## [Selected passage]
# Separation of Variables

1. Nov 4, 2013

### kgal

1. The problem statement, all variables and given/known data

Hey guys,

I have this problem which I am having a hard time solving.

$$u_{tt} -x^2u_{xx} = 0$$
$$1<x<2 \hspace{4mm} t>0$$
$$u(x,0)=0$$
$$u_t(x,0)=g(x)$$
$$u(1,t)=0=u(2,t)$$

2. Relevant equations

$$u_{tt} -x^2u_{xx} = 0$$
$$1<x<2 \hspace{4mm} t>0$$
$$u(x,0)=0$$
$$u_t(x,0)=g(x)$$
$$u(1,t)=0=u(2,t)$$

3. The attempt at a solution

I used separation of variables to reach:

$$x^2X'' - \lambda X=0$$
$$T''- \lambda T = 0$$

Solving for $$X$$ since the determinant $$a^2-4b > 0$$ (since $$x$$ is between 1 and 2)
and the roots are both real, we have to use the form of a solution:
$$X(x) = Ae^{rx} + Be^{rx}$$

solving for the roots yields $$r = \pm \frac{\lambda}{x}$$

Plugging the roots into the solution gives:
$$X(x) = Ae^{\lambda} + Be^{\lambda}$$

but this solution does not $$x$$ at all!

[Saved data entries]

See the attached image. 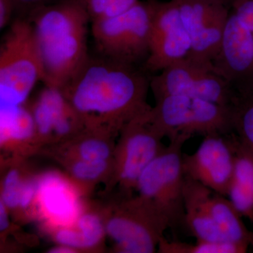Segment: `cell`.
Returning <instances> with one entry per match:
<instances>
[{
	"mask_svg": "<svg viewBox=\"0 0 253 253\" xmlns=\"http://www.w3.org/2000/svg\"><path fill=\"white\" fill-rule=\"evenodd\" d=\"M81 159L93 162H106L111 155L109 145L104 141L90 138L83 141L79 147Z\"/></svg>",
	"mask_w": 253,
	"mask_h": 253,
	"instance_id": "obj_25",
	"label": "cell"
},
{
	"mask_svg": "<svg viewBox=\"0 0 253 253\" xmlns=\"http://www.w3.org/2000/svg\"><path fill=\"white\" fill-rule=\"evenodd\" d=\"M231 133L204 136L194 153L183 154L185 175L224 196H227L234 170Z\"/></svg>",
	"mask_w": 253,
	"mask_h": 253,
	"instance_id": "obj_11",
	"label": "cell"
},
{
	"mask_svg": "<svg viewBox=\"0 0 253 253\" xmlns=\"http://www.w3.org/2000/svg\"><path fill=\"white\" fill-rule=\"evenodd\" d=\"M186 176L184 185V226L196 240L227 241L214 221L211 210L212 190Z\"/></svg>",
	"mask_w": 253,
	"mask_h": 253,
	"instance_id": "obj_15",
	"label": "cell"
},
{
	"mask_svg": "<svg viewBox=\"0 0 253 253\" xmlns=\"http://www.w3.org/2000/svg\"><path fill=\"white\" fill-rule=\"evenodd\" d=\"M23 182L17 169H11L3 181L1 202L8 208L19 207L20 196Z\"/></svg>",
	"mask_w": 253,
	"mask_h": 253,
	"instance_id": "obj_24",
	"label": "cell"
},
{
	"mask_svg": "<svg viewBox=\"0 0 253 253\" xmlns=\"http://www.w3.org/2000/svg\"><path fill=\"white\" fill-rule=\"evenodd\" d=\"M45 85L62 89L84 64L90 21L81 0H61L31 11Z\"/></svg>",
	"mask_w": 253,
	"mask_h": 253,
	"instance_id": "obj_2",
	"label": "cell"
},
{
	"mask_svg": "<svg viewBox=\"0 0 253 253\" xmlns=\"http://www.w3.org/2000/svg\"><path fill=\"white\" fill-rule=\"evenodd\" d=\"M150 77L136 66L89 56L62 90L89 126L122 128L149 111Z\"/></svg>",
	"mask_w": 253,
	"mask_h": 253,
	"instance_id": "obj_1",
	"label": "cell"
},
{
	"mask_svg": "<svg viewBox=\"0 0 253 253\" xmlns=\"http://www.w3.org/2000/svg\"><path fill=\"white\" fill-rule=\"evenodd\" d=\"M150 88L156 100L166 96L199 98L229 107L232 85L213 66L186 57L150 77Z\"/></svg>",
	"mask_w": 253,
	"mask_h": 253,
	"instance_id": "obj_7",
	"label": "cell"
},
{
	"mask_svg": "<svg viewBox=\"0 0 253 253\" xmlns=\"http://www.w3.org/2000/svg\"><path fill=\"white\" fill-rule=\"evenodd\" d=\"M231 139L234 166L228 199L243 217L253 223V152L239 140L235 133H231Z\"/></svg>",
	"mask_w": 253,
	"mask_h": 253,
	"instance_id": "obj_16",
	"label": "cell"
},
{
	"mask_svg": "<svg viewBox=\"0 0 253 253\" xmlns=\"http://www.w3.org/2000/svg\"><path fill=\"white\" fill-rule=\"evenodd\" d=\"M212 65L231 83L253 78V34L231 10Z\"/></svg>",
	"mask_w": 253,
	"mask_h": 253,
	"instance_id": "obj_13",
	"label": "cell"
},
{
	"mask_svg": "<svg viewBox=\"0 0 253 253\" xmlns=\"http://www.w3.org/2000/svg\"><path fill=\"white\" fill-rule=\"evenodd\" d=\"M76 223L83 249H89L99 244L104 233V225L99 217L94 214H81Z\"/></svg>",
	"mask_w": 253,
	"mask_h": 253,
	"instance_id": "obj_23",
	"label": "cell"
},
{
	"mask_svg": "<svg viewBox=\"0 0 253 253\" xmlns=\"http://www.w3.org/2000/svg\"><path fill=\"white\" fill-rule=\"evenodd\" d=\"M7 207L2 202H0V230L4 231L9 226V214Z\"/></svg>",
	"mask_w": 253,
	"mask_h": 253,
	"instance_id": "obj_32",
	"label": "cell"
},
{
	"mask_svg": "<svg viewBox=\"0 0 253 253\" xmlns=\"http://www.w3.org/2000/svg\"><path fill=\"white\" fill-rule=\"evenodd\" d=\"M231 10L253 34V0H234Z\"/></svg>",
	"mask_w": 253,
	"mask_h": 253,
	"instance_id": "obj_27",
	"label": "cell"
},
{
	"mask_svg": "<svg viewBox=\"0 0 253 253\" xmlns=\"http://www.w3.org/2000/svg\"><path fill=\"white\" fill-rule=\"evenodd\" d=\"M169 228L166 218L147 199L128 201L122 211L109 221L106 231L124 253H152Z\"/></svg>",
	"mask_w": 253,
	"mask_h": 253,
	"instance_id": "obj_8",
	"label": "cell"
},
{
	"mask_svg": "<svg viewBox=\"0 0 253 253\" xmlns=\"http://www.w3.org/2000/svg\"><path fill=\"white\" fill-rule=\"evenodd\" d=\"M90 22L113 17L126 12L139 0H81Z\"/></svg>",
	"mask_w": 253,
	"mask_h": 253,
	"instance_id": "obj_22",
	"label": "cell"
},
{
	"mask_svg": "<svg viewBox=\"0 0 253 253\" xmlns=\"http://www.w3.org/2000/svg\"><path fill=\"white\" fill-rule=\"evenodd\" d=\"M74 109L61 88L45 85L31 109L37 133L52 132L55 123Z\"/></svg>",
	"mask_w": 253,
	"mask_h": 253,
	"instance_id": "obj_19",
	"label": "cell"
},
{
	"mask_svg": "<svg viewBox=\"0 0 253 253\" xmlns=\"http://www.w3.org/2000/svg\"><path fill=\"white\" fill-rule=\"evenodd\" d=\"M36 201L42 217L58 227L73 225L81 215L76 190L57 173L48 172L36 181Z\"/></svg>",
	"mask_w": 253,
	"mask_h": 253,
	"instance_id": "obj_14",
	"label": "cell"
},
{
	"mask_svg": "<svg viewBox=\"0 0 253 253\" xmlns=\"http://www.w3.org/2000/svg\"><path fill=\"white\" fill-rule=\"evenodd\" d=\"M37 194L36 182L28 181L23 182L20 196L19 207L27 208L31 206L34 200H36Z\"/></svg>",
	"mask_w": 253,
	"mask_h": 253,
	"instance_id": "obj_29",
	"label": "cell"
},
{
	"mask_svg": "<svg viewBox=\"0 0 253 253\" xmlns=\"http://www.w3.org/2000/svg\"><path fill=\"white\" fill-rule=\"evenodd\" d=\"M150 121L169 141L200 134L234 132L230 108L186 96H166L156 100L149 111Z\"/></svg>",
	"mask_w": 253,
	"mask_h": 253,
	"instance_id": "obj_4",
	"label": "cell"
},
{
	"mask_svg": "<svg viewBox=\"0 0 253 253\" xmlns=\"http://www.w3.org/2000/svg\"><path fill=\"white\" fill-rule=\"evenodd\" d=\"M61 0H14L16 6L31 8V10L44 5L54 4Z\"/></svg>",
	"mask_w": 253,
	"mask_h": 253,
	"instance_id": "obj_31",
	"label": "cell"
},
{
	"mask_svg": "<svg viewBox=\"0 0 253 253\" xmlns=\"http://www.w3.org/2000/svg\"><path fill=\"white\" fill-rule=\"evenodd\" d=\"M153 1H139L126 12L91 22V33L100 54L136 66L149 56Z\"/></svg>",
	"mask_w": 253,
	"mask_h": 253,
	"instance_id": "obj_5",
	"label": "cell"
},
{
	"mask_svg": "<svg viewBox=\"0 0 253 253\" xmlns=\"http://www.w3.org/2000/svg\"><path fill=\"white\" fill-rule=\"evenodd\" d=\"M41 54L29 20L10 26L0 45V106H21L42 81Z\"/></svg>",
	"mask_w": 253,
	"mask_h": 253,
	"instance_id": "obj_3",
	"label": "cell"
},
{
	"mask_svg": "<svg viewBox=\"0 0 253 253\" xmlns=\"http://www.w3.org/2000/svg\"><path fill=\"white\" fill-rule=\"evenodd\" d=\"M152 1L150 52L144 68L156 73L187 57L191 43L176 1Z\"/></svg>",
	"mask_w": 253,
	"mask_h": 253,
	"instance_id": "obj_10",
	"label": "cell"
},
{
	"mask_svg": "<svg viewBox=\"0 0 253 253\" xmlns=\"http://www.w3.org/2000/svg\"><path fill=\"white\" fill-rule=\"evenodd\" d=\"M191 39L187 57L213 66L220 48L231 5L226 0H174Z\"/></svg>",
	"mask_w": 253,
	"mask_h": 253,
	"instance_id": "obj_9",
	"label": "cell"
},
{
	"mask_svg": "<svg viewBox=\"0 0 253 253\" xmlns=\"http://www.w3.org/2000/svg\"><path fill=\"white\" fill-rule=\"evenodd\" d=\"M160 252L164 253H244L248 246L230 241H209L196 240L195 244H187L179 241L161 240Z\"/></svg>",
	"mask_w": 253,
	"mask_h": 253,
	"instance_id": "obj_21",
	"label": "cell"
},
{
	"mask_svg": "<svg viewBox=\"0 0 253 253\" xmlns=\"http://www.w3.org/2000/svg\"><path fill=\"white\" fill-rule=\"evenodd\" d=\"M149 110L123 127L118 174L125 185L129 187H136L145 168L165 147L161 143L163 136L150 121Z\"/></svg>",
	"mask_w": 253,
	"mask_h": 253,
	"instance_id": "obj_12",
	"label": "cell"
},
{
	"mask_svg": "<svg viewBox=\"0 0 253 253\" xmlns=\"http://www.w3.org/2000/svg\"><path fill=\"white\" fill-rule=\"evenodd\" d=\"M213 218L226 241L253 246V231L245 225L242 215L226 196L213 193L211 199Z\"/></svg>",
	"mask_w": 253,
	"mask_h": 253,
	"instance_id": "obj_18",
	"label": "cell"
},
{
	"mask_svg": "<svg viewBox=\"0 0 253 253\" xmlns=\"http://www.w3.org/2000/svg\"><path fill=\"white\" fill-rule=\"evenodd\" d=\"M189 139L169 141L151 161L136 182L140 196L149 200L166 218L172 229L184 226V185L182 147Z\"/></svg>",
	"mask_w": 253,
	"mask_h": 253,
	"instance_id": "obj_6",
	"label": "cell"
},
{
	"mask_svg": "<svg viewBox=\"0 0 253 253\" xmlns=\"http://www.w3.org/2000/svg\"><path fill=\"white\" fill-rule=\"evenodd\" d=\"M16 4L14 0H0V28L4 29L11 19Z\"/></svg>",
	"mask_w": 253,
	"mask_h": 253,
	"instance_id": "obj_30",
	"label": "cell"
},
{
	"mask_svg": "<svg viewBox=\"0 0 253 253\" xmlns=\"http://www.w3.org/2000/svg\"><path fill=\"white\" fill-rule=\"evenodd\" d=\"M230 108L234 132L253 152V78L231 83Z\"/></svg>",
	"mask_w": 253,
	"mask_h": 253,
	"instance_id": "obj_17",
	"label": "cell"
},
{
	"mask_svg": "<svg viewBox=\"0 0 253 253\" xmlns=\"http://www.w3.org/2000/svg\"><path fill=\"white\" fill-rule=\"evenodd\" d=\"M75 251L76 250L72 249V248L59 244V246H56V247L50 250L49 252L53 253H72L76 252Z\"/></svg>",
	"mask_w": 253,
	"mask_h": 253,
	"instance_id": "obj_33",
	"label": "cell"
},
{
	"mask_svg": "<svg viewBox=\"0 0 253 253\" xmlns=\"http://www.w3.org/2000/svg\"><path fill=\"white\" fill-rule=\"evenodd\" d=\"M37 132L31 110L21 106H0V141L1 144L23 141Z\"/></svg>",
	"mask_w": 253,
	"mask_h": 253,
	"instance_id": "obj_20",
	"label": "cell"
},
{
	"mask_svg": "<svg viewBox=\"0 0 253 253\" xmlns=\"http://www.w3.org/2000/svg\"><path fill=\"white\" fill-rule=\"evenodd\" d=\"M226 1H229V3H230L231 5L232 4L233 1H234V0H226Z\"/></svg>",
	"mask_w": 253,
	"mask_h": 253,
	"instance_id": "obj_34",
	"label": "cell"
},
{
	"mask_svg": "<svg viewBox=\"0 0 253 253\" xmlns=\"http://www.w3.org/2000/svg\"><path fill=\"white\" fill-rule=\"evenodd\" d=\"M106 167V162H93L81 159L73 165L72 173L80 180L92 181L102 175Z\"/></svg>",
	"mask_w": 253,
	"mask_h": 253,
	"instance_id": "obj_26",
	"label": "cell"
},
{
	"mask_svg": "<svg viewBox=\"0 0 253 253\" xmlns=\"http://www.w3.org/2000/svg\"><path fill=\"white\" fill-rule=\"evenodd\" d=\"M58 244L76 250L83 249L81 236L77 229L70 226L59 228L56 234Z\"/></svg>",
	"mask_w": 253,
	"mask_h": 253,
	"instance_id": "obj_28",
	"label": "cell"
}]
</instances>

## [Written problem A]
Repeat the separation-of-variables post word for word, starting at "I used separation" and ending at "between 1 and 2)".
## [Written problem B]
Write what comes next in the separation-of-variables post, picking up right after its last sentence.
The records are separate material from the separation-of-variables post.

## [Output A]
I used separation of variables to reach:

$$x^2X'' - \lambda X=0$$
$$T''- \lambda T = 0$$

Solving for $$X$$ since the determinant $$a^2-4b > 0$$ (since $$x$$ is between 1 and 2)

## [Output B]
Where did I go wrong?!

2. Nov 4, 2013

### pasmith

I assume you're thinking of $aX'' + bX = 0$, but assuming a solution of the form $e^{rx}$ doesn't work here because $a = x^2$ is not a constant.

Try a solution of the form $x^{\alpha}$ instead.

Or set $X(x) = Z(\log x) = Z(z)$, which does give you a second-order linear ODE with constant coefficients for $Z(z)$.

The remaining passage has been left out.